### Görev a
Aşağıdaki satırlar arasından "space" dizesini içerenlerin hepsini seçip olduğu gibi yazın; büyük ve küçük harf farkı dikkate alınır.

### Verilen alıntı

Fidye amacı ile yemek yedirmek günümüzde pratik olmadığı için fidye yerine bir günlük yemek bedelinin verilmesi tercih edilmelidir. Diyanet İşleri Başkanlığınca 2021 yılı Ramazan ayının başlangıcından 2022 yılı Ramazan ayının başlangıcına kadar olan süre için Fitre miktarı 28 TL olarak belirlenmiştir. Tutulamayan oruçların fidyesi toplam olarak bir tek fakire verilebileceği gibi, birden çok yoksula da dağıtılabilir. Şu kadar var ki, bir kişiye verilen miktar, bir kişiyi bir gün doyuracak miktardan az olmamalıdır. İleri düzeyde yaşlı ve aşırı hasta olanların oruçlarını tutma ihtimalleri çok düşük olduğu için bu ihtimal yok sayılarak fidye ödeme cihetine gidilmiştir. Tutamadığı oruçların fidyesini veren kimse bir şekilde oruç tutabilecek hale gelirse verdiği fidye sadakaya dönüşür. Tutulamamış olan oruçlar kaza edilir. Hiçbir şekilde fidye vermeye gücü yetmeyen çok yaşlılar ve hastalar noksanlıklarının affedilmesi için dua ederler, başka bir şey yapmaları gerekmez. Çünkü “Allah bir kimseyi ancak gücünün yettiği şeyle yükümlü kılar.” (Bakara, 2/286) Fidyelerin bir an önce ödenmesini tavsiye ederiz.

HZ. PEYGAMBER VE RAMAZAN GÜNLÜĞÜ

Allah Resulü iftarda mutlaka duası ederdi

Resul-i Ekrem (sav) iftar duası ile ilgili şöyle buyurmuştur: “Her oruç tutan kulun iftar vaktinde kabul olunacak bir duası vardır. Duasının karşılığı mükâfat olarak ya dünyada verilir veya âhirette ebedî bir surette ihsan edilir.” (Kenzü’l-Ummal, III, 328)

Ramazan dua ayıdır İftar saati ise kulun Allah’a yaklaştığı zamandır. Peygamberimiz de (sav) iftar vakti yapılan duaların makbul olduğunu, geri çevrilmeyeceğini söylerdi. (İbn Mâce, Sıyâm, 48) Hz. Peygamber (sav) duası geri çevrilmeyecek 3 zümreyi sayarken oruçlunun iftar vaktindeki duasını da bunlar arasında saymış ve şöyle buyurmuştu: (İbn Mâce, Sıyâm, 48; Tirmîzî, Deâvat, 128, 146.)

### Görev b
Yukarıdaki alıntıya göre şu ifadeler doğru mu: (i) 2021 Ramazan başından 2022 Ramazan başına kadarki süre için fitre miktarı 28 TL olarak belirlenmiştir; (ii) tutulamayan oruçların fidyesi yalnızca tek bir fakire verilebilir; (iii) fidyesini verdikten sonra oruç tutabilecek hale gelen kişinin verdiği fidye sadakaya dönüşür. Her biri için evet ya da hayır deyin ve kararı belirleyen sözleri alıntıdan birebir aktarın.

### Verilen bilgiler
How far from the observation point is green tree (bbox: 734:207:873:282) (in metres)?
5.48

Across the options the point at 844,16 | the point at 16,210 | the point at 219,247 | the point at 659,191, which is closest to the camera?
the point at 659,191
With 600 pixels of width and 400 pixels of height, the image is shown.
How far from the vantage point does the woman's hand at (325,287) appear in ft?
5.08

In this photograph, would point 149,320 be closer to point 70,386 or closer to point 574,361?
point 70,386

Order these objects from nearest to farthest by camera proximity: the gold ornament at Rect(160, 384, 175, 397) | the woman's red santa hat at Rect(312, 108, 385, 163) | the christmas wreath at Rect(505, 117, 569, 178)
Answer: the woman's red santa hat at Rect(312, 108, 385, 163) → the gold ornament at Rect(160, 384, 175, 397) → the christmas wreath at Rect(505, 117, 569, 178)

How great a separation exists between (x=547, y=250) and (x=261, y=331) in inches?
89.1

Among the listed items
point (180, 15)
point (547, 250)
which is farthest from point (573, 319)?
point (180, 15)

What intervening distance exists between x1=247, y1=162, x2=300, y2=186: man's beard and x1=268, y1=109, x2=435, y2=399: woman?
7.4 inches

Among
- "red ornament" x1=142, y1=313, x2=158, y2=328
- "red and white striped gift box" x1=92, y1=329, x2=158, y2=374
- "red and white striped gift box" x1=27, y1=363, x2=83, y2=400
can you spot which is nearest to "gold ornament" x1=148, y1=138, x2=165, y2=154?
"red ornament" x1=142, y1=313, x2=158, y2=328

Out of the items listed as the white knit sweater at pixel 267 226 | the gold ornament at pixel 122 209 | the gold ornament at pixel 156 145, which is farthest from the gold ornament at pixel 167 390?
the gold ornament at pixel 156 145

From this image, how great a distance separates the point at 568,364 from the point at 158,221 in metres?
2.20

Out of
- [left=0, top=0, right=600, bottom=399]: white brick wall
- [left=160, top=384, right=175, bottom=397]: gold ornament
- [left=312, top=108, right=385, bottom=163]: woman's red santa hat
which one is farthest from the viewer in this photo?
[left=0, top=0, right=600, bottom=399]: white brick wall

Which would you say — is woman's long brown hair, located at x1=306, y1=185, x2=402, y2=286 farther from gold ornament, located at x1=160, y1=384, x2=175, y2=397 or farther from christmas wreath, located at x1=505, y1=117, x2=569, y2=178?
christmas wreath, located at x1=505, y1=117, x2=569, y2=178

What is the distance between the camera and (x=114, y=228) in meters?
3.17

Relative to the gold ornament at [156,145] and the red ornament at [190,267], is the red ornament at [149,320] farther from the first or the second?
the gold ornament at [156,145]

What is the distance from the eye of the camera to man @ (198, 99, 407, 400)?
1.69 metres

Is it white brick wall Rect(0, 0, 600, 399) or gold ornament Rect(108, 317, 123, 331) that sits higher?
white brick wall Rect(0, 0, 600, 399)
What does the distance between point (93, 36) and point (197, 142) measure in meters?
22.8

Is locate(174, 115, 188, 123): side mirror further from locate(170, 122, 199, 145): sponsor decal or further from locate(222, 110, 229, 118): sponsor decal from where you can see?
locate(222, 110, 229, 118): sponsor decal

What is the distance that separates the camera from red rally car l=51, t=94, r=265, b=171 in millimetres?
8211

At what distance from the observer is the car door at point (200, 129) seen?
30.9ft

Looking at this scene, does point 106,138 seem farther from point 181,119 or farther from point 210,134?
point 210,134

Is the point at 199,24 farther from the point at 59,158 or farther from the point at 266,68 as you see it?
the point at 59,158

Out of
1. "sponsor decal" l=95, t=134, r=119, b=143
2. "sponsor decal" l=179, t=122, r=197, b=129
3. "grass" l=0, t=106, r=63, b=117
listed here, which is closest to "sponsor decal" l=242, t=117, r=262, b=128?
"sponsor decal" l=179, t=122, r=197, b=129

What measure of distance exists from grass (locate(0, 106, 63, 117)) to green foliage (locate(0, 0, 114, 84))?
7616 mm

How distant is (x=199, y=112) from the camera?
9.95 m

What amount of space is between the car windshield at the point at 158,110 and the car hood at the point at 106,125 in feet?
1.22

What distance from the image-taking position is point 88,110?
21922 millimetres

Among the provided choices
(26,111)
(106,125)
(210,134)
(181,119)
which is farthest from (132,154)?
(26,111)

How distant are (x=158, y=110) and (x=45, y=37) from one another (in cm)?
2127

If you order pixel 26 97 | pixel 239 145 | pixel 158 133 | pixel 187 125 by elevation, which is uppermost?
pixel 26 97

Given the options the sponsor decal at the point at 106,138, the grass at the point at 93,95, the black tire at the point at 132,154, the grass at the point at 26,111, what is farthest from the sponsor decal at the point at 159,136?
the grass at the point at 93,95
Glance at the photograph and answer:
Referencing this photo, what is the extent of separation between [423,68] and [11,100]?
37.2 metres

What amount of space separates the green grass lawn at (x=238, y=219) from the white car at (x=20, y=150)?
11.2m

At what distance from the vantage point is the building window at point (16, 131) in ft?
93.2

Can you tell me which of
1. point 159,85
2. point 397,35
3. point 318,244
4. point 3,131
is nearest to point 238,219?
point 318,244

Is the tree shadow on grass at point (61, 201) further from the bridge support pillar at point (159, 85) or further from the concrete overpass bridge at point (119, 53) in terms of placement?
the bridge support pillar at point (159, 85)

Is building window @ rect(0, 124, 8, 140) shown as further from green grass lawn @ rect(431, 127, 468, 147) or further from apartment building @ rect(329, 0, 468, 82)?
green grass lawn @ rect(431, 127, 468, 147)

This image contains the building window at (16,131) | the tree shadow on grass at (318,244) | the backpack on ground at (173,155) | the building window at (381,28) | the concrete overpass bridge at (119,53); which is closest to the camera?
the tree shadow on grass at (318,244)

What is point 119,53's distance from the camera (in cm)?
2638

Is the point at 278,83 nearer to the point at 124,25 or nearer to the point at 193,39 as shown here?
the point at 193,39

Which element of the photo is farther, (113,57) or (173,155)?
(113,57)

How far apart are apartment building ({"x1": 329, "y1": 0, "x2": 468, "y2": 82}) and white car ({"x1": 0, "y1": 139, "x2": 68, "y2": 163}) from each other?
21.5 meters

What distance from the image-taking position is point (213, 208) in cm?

### Çözüm a
What amount of space is between the car windshield at the point at 158,110 and the car hood at the point at 106,125 in feet?
What amount of space separates the green grass lawn at (x=238, y=219) from the white car at (x=20, y=150)?

### Çözüm b
(i) Evet: "Fitre miktarı 28 TL olarak belirlenmiştir"
(ii) Hayır: "birden çok yoksula da dağıtılabilir"
(iii) Evet: "verdiği fidye sadakaya dönüşür"